Most people who have cardiac ion channelopathies have no other heart disease, such as a heart attack or a heart valve disorder, but they carry mutations in the genes that determine the make-up or the regulation of heart membrane pores (channels) and are predisposed to heart rhythm abnormalities.

Types of channelopathies include

Long QT syndrome

Short QT syndrome

J-wave syndrome

Catecholaminergic Polymorphic Ventricular Tachycardia (CPVT)

Brugada syndrome

The electrical defects sometimes cause ventricular tachycardia, a dangerously rapid heart rhythm, or ventricular fibrillation, in which the heart does not beat at all.


Some people never have any symptoms, but many people have fainted because of ventricular tachycardia. Those who have ventricular fibrillation have a sudden cardiac arrest.

Symptoms may be triggered by fever or some drugs, including some antiarrhythmic drugs and some antidepressants.


Doctors consider a channelopathy in people who have family members who have a history of fainting or unexplained death due to a heart problem, especially if the death occurred at a young age.

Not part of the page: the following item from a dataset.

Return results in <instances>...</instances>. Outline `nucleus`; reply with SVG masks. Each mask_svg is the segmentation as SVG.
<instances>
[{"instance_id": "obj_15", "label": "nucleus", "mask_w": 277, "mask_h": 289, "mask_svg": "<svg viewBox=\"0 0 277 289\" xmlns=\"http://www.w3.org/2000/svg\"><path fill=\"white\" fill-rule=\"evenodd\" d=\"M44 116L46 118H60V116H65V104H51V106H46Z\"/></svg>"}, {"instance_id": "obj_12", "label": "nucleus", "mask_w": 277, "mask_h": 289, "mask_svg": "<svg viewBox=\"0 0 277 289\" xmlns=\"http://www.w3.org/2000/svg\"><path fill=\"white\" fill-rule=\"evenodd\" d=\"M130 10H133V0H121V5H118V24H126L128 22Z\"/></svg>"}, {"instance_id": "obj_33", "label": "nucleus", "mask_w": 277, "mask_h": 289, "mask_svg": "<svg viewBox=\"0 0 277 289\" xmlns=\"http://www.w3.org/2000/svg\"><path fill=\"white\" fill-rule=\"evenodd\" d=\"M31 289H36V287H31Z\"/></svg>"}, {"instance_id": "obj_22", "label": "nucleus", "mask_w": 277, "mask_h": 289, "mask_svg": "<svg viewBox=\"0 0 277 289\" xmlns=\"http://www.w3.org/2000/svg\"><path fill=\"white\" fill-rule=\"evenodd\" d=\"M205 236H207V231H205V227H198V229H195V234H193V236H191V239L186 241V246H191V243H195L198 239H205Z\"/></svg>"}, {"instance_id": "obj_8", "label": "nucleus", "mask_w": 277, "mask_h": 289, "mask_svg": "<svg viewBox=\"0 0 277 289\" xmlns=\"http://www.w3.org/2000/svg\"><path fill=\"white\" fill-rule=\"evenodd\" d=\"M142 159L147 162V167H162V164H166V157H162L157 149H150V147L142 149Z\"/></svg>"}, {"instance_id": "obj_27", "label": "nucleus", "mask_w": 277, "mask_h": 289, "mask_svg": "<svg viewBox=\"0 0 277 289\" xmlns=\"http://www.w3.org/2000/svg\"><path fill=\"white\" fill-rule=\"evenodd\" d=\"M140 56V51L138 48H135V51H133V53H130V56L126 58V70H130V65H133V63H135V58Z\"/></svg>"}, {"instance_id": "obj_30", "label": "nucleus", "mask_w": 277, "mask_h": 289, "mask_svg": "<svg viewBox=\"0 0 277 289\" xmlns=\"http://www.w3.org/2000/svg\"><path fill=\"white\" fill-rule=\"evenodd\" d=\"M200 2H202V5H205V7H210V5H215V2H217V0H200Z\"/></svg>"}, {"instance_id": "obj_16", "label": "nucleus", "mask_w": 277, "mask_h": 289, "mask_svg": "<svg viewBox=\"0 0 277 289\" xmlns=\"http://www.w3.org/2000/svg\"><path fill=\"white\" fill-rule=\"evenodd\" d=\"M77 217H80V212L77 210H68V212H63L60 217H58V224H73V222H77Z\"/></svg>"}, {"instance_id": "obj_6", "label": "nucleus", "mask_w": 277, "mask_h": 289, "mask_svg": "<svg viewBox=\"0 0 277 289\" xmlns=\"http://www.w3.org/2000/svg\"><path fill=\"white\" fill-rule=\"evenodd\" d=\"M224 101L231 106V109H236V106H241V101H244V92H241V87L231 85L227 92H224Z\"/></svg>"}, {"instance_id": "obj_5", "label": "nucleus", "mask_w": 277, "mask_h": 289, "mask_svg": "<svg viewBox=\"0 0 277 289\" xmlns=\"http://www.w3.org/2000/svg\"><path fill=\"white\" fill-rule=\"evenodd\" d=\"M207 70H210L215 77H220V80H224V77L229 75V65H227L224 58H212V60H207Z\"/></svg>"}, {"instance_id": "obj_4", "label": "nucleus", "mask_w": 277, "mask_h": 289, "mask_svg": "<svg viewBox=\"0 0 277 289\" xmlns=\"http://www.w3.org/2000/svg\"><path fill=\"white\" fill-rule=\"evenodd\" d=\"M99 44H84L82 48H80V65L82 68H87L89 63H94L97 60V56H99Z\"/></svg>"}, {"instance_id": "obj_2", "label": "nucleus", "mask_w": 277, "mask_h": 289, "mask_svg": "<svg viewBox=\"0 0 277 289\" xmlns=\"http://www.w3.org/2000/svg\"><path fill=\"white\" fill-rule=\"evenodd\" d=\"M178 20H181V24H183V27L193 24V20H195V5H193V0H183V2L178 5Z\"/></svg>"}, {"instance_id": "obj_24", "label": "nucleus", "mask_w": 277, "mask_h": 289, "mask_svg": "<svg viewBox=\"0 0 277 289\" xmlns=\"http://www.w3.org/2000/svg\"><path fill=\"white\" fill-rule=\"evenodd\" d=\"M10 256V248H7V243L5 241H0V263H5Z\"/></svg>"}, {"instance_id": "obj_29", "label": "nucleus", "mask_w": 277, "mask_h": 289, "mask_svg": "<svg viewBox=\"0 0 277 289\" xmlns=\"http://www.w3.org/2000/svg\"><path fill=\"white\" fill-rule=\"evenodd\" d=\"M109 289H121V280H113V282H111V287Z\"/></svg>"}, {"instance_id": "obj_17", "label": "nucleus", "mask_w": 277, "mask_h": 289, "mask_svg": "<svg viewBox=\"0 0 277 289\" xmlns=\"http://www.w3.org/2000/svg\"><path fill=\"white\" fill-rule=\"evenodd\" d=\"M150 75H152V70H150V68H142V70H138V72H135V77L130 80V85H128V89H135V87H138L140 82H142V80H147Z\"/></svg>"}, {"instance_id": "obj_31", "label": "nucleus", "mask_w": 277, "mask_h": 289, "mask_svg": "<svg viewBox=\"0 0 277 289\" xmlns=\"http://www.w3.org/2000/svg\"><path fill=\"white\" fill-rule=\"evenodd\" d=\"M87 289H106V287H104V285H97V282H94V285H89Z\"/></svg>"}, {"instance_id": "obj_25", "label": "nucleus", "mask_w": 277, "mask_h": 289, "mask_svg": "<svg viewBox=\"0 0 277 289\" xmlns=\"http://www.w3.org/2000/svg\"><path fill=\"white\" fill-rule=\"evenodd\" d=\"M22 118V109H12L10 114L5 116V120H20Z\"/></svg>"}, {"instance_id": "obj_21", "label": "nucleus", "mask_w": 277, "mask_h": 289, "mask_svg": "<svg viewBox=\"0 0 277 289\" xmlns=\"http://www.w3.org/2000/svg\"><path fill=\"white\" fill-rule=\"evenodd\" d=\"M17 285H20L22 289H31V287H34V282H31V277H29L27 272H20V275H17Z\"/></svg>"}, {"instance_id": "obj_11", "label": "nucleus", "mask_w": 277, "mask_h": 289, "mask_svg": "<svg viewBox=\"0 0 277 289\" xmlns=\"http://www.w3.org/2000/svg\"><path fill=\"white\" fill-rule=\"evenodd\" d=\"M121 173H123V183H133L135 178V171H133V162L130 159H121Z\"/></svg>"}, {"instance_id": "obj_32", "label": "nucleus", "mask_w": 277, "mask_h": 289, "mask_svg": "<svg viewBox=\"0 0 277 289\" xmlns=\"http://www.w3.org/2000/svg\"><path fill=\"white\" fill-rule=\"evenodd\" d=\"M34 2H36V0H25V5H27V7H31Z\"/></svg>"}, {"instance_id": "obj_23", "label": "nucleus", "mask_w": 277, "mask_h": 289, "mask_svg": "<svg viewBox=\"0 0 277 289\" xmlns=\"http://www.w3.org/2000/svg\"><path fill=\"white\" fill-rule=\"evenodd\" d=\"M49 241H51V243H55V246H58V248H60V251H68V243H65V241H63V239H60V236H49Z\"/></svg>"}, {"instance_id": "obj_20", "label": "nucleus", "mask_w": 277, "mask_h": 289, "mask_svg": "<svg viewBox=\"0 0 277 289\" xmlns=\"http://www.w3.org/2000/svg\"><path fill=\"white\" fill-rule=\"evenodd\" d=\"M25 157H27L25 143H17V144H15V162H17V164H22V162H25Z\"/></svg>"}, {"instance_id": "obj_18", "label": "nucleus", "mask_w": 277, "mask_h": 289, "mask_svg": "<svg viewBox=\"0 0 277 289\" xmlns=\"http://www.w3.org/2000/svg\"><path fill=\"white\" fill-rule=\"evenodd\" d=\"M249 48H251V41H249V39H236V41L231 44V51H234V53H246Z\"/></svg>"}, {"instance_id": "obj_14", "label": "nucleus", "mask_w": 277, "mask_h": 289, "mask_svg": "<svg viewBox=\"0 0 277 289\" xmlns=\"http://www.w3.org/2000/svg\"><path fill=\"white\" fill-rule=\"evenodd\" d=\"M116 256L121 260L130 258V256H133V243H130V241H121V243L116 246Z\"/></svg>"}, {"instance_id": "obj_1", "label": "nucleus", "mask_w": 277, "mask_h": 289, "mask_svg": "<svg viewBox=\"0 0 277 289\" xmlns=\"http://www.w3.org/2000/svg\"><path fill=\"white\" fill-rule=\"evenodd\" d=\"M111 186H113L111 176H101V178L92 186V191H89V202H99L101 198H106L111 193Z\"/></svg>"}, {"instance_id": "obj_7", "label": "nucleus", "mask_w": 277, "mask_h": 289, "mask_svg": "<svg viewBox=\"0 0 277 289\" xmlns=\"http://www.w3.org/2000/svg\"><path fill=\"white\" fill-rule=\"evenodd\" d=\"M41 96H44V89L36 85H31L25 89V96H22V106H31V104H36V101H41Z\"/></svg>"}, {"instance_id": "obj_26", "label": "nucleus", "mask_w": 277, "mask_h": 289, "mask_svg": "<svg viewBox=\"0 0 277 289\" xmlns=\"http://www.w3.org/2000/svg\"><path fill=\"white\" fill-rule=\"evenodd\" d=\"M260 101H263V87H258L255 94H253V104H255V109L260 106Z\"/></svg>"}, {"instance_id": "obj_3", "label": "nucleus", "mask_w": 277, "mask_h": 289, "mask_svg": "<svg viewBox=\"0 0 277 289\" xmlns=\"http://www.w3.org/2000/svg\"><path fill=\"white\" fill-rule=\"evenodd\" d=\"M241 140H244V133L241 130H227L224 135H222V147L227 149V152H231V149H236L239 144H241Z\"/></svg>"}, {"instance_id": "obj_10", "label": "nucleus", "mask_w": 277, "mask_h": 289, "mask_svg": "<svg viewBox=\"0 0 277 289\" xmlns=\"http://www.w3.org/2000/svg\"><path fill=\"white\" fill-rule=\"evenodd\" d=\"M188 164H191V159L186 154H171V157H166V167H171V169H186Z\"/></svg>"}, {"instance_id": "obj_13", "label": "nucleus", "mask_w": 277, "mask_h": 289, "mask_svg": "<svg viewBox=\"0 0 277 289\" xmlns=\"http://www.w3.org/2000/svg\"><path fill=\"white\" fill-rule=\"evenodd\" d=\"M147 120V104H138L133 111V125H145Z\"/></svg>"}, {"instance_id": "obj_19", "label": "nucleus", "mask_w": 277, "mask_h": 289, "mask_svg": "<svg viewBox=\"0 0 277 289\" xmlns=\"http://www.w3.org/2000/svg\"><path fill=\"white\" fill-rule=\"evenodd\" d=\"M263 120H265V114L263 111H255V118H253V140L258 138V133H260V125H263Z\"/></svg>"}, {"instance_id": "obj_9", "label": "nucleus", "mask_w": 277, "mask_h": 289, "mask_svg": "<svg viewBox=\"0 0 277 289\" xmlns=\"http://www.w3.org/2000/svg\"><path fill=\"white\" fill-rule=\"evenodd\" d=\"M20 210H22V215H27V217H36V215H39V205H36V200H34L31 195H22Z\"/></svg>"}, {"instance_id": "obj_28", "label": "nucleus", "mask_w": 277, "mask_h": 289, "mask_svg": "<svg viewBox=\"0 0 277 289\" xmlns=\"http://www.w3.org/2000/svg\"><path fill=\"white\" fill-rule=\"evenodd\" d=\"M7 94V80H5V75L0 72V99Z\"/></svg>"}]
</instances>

Electrocardiography (ECG) is used to make the diagnosis. But sometimes the pattern of ECG abnormalities is less clear. In such cases, doctors may try to provoke the heart rhythm disturbance with a drug or with exercise, enabling doctors to make a diagnosis.


Usually, an implantable cardioverter-defibrillator (ICD), a small device that can detect an arrhythmia and deliver a shock to correct it, is used. This procedure is similar to the implantation of an artificial pacemaker.